»»
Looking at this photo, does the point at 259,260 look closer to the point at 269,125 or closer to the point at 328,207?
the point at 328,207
««
»»
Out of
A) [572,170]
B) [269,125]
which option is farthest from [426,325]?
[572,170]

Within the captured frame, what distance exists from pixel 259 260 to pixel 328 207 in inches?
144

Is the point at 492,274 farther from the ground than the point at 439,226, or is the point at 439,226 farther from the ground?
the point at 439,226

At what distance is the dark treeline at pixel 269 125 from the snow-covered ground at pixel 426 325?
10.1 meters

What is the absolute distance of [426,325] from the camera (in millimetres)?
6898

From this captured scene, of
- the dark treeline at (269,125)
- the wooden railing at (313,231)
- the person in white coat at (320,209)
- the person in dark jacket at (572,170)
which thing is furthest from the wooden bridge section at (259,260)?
««
»»
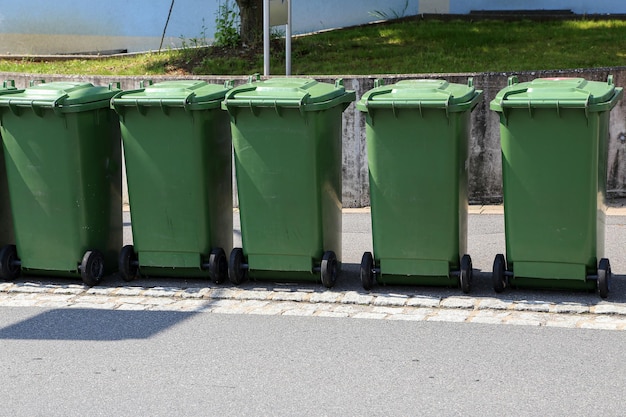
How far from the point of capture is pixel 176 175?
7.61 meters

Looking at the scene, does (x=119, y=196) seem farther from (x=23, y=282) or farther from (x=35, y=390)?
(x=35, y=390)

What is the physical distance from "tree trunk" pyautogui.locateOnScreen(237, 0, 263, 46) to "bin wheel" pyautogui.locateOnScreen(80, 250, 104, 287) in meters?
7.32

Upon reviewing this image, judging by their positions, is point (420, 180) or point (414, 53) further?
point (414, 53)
««
▶ **Problem**
Count the lines of the records above that contain the word "does", matching case exactly, and reply with only the number.

▶ **Full output**
2